Masyarakat dapat mengecek posisi desil melalui layanan Cek Bansos Kementerian Sosial. Pengguna cukup memasukkan data yang diminta pada laman tersebut untuk melihat hasil klasifikasi kesejahteraan yang tercatat dalam sistem. Informasi ini dapat menjadi gambaran awal mengenai posisi ekonomi seseorang dalam data pemerintah.
Rencana pembatasan Pertalite ini merupakan bagian dari upaya pemerintah memperbaiki ketepatan sasaran subsidi energi.
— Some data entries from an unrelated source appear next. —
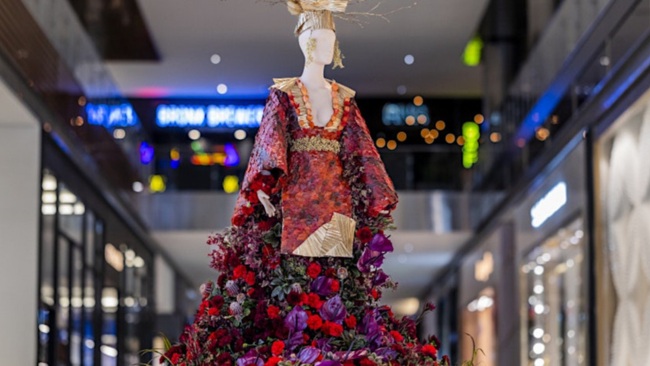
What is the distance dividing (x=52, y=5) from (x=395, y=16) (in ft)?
16.9

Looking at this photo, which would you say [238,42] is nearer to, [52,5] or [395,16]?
[395,16]

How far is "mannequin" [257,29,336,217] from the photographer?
203 inches

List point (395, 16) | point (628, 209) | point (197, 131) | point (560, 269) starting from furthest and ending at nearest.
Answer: point (197, 131) < point (395, 16) < point (560, 269) < point (628, 209)

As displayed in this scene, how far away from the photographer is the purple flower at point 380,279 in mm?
5020

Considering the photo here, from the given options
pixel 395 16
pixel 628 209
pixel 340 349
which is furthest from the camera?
pixel 395 16

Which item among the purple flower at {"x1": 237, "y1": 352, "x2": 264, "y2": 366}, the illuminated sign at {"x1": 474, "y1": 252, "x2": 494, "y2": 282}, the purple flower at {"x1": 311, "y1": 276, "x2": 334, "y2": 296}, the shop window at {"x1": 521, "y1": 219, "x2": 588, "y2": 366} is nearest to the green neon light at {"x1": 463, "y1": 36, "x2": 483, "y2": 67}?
the illuminated sign at {"x1": 474, "y1": 252, "x2": 494, "y2": 282}

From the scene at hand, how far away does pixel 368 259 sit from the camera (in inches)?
196

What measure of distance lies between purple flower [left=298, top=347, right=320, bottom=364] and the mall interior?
402cm

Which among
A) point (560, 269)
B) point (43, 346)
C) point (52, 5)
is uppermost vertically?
Result: point (52, 5)

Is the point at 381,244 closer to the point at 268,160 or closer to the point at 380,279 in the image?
the point at 380,279

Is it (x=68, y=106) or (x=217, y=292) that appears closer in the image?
Answer: (x=217, y=292)

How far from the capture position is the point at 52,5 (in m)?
12.1

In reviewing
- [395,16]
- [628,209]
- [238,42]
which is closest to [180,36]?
[238,42]

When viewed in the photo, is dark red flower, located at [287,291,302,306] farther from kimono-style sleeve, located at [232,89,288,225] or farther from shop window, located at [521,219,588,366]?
shop window, located at [521,219,588,366]
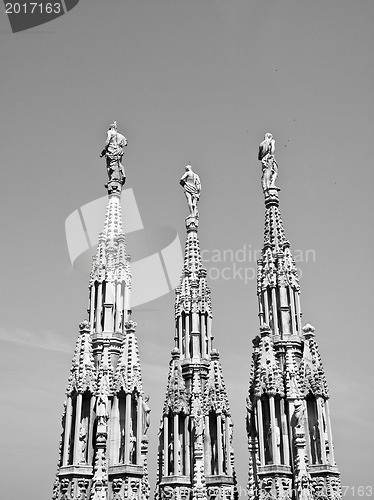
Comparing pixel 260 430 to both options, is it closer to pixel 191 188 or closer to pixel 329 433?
pixel 329 433

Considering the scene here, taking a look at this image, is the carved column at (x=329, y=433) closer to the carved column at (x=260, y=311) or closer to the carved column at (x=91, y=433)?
the carved column at (x=260, y=311)

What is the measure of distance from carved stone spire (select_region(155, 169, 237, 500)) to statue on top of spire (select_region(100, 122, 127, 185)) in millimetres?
7360

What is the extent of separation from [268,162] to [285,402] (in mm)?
12099

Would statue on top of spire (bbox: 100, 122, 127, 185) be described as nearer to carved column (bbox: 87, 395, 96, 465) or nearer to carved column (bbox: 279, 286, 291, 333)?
carved column (bbox: 279, 286, 291, 333)

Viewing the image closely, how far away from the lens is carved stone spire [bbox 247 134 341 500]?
21.9 m

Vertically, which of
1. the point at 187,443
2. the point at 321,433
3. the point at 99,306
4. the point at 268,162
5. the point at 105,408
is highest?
the point at 268,162

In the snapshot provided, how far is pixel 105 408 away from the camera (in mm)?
22922

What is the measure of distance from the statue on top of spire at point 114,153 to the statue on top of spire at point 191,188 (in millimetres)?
4491

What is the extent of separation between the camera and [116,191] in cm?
2980

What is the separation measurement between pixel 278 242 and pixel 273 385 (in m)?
7.00

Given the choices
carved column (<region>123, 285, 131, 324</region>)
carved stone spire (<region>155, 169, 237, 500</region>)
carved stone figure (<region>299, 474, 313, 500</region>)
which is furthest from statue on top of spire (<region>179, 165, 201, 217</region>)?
carved stone figure (<region>299, 474, 313, 500</region>)

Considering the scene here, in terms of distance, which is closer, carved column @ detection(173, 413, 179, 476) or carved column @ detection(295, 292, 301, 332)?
carved column @ detection(295, 292, 301, 332)

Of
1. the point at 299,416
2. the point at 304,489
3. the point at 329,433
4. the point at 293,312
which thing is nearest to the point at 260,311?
the point at 293,312

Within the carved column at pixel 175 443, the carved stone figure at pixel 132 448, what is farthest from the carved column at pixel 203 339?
the carved stone figure at pixel 132 448
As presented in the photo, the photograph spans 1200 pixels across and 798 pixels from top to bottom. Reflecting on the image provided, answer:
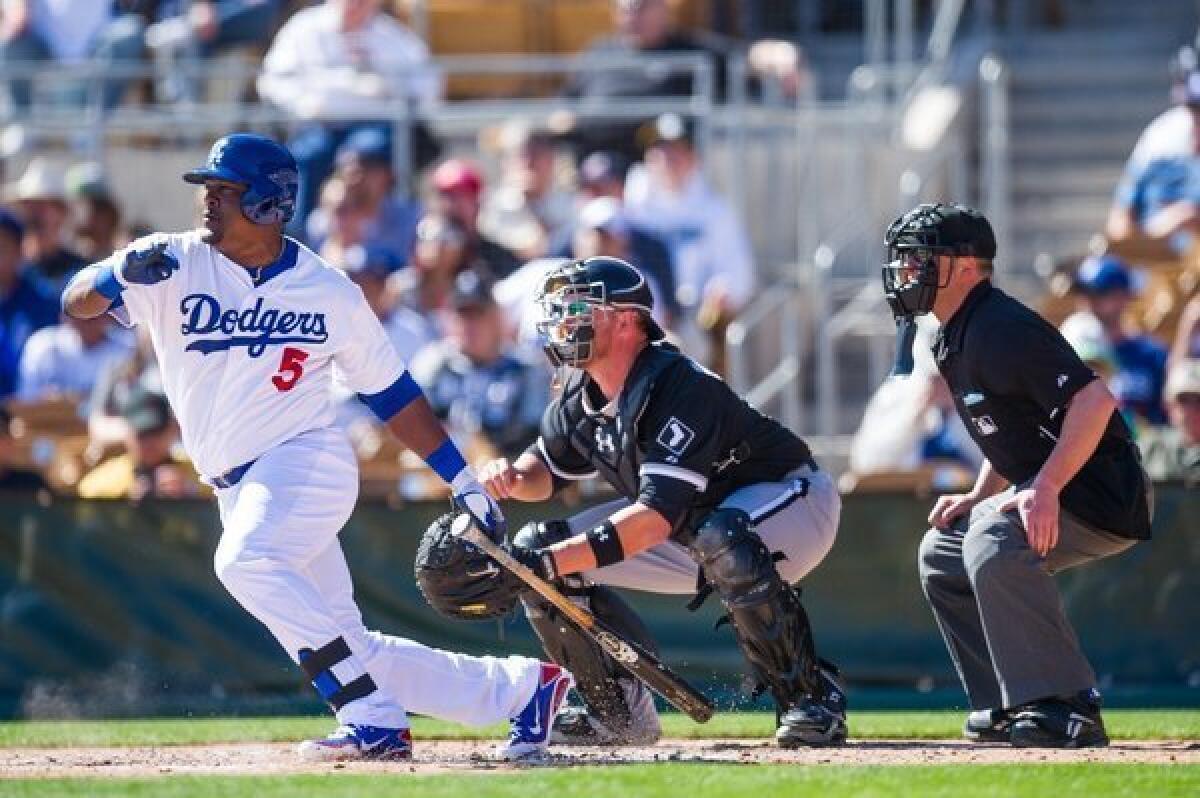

Selama ini, sebagian BBM bersubsidi dinilai masih dinikmati oleh kelompok masyarakat yang secara ekonomi mampu membeli BBM nonsubsidi. Dengan pendekatan berbasis desil, subsidi diharapkan lebih tepat sasaran kepada kelompok yang benar-benar membutuhkan.
Hingga kini, pemerintah belum menetapkan aturan final terkait kendaraan yang berhak, mekanisme transaksi, maupun batas pembelian bagi desil 9 dan 10. Karena itu, masyarakat masih perlu menunggu keputusan resmi sebelum menyimpulkan adanya larangan pembelian Pertalite bagi kelompok tertentu. Saat ini, kebijakan tersebut masih berupa rencana yang akan diterapkan secara bertahap dalam beberapa bulan ke depan.